WHAT YOU ARE ASKED TO DO:
Your copy should hold every record verbatim and none of the pictures.

DATASET ENTRIES: Begin

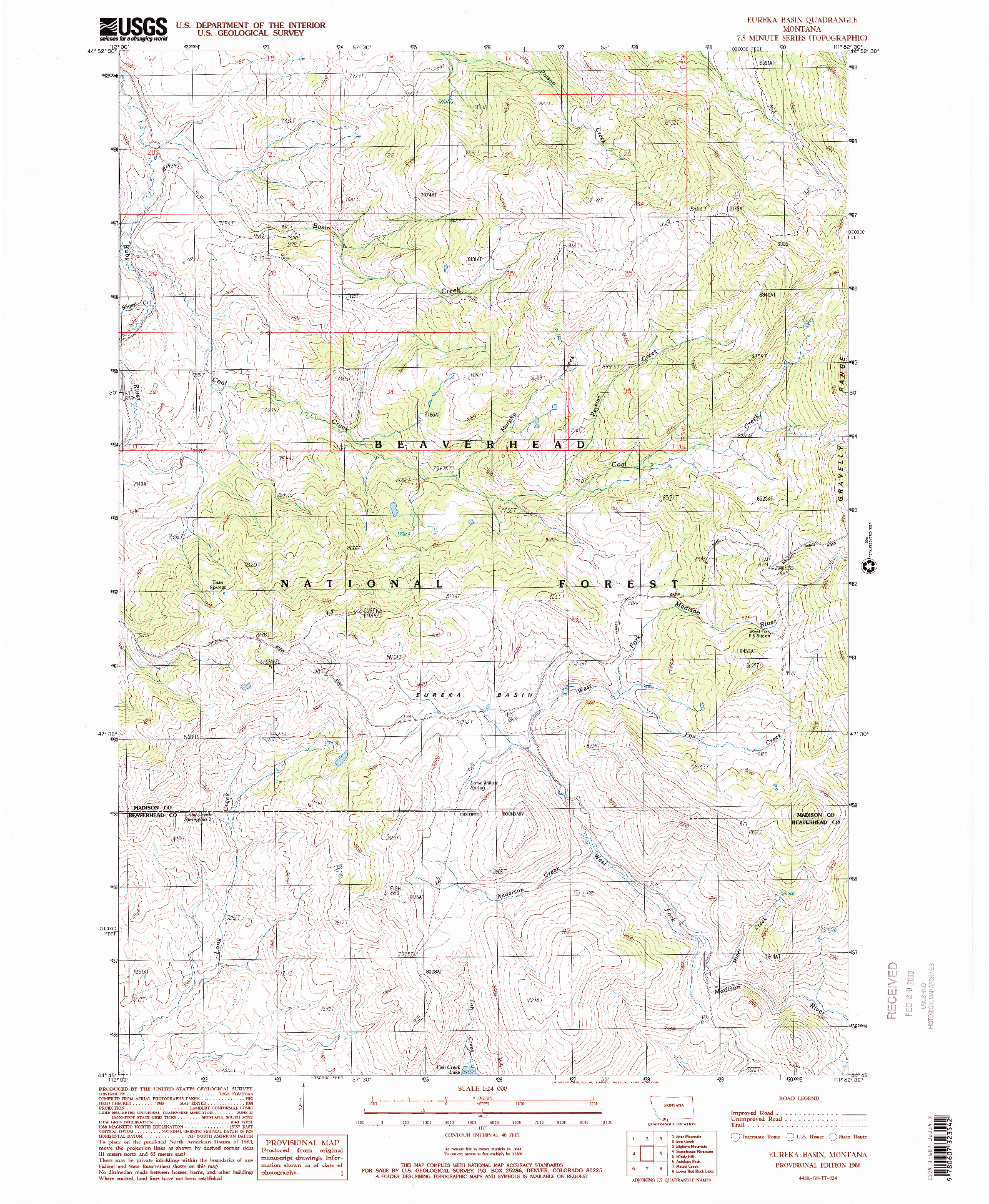 USGS 1:24000-SCALE QUADRANGLE FOR EUREKA BASIN, MT 1988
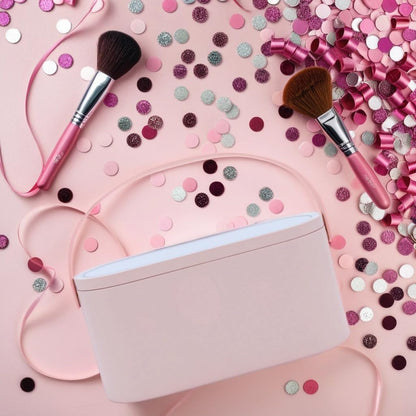 Portable LED Light Storage Box Beauty And Makeup Mirror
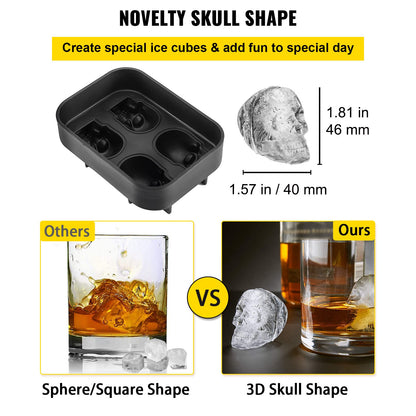 Skull Ice Cube Tray, 4-Grid Skull Ice Ball Maker, Flexible Black Silicone Ice Tray with Lid & Funnel, Funny Skull Ice Cubes 1.6"x1.8" Each for Beverage, Chocolate, etc. on Parties & Holidays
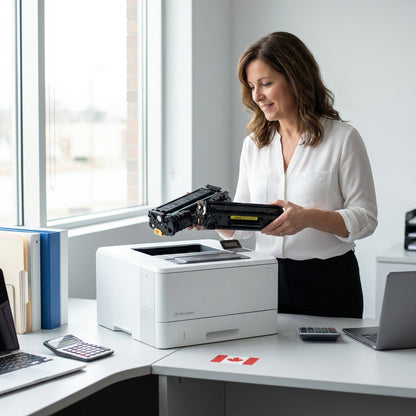 A professional holding two HP 304A CC532A yellow toner cartridges by a printer in a bright office.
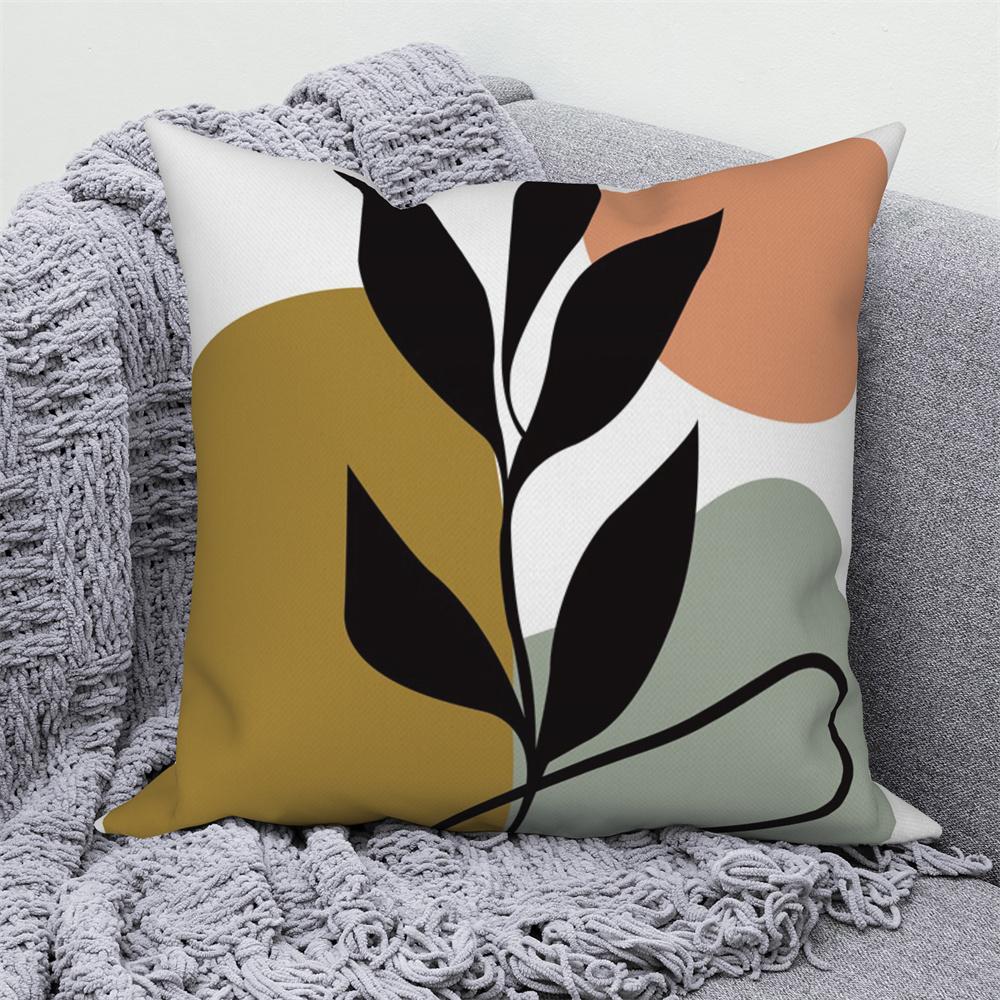 Pillowcase Decoration Home Office Car Abstract Branches and Leaves Nordic Curved  Sofa Cushion Cover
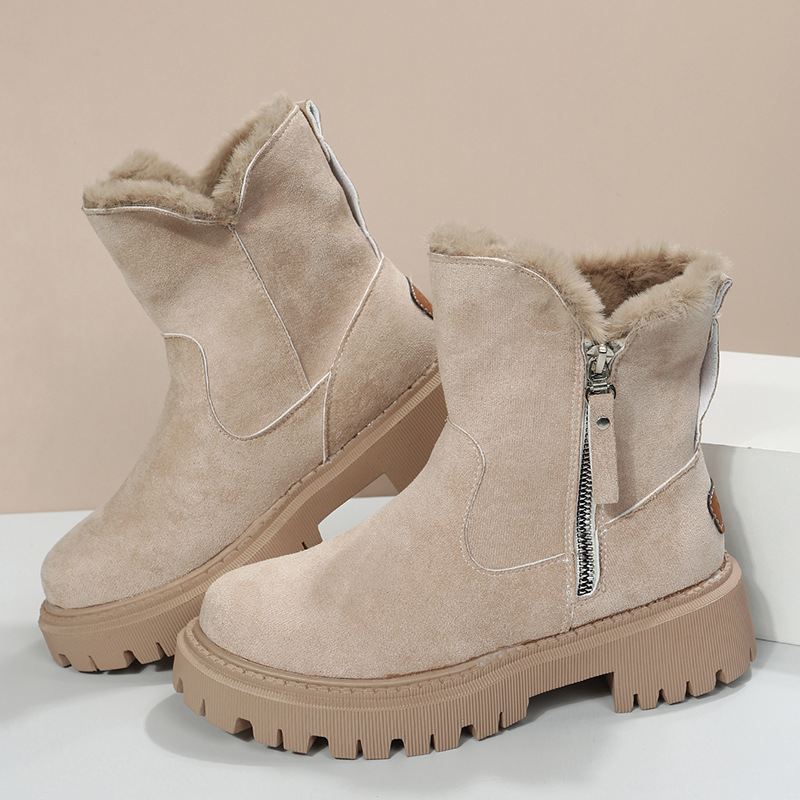 Botas de nieve de gran tamaño para mujer, nuevos zapatos de invierno de cachemira para mujer, botas cálidas, zapatos de algodón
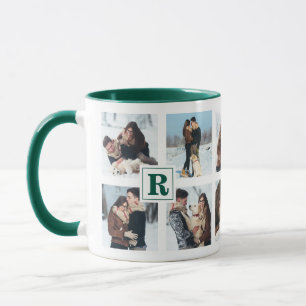 Modern Multiple Christmas Photo Collage Monogram Mug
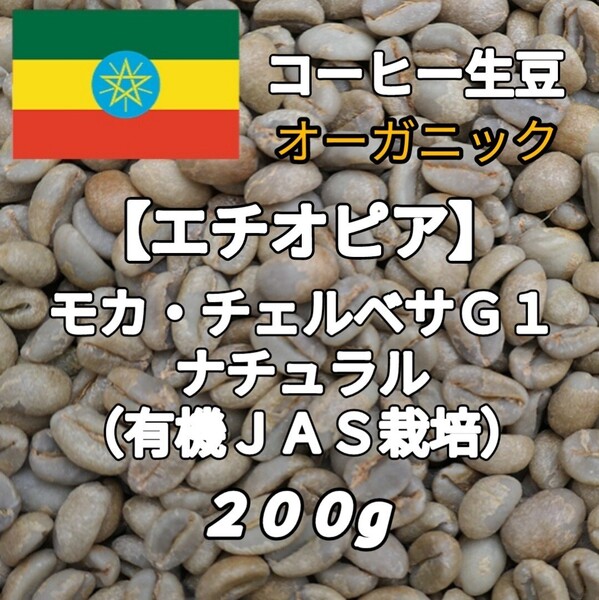 【エチオピア】モカ・チェルベサG1 ナチュラル コーヒー生豆200g(コーヒー生豆 自家焙煎 コーヒー豆 コーヒー 珈琲)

DATASET ENTRIES: End

EXERCISE RESPONSE:
 USGS 1:24000-SCALE QUADRANGLE FOR EUREKA BASIN, MT 1988
 Portable LED Light Storage Box Beauty And Makeup Mirror
 Skull Ice Cube Tray, 4-Grid Skull Ice Ball Maker, Flexible Black Silicone Ice Tray with Lid & Funnel, Funny Skull Ice Cubes 1.6"x1.8" Each for Beverage, Chocolate, etc. on Parties & Holidays
 A professional holding two HP 304A CC532A yellow toner cartridges by a printer in a bright office.
 Pillowcase Decoration Home Office Car Abstract Branches and Leaves Nordic Curved  Sofa Cushion Cover
 Botas de nieve de gran tamaño para mujer, nuevos zapatos de invierno de cachemira para mujer, botas cálidas, zapatos de algodón
 Modern Multiple Christmas Photo Collage Monogram Mug
 【エチオピア】モカ・チェルベサG1 ナチュラル コーヒー生豆200g(コーヒー生豆 自家焙煎 コーヒー豆 コーヒー 珈琲)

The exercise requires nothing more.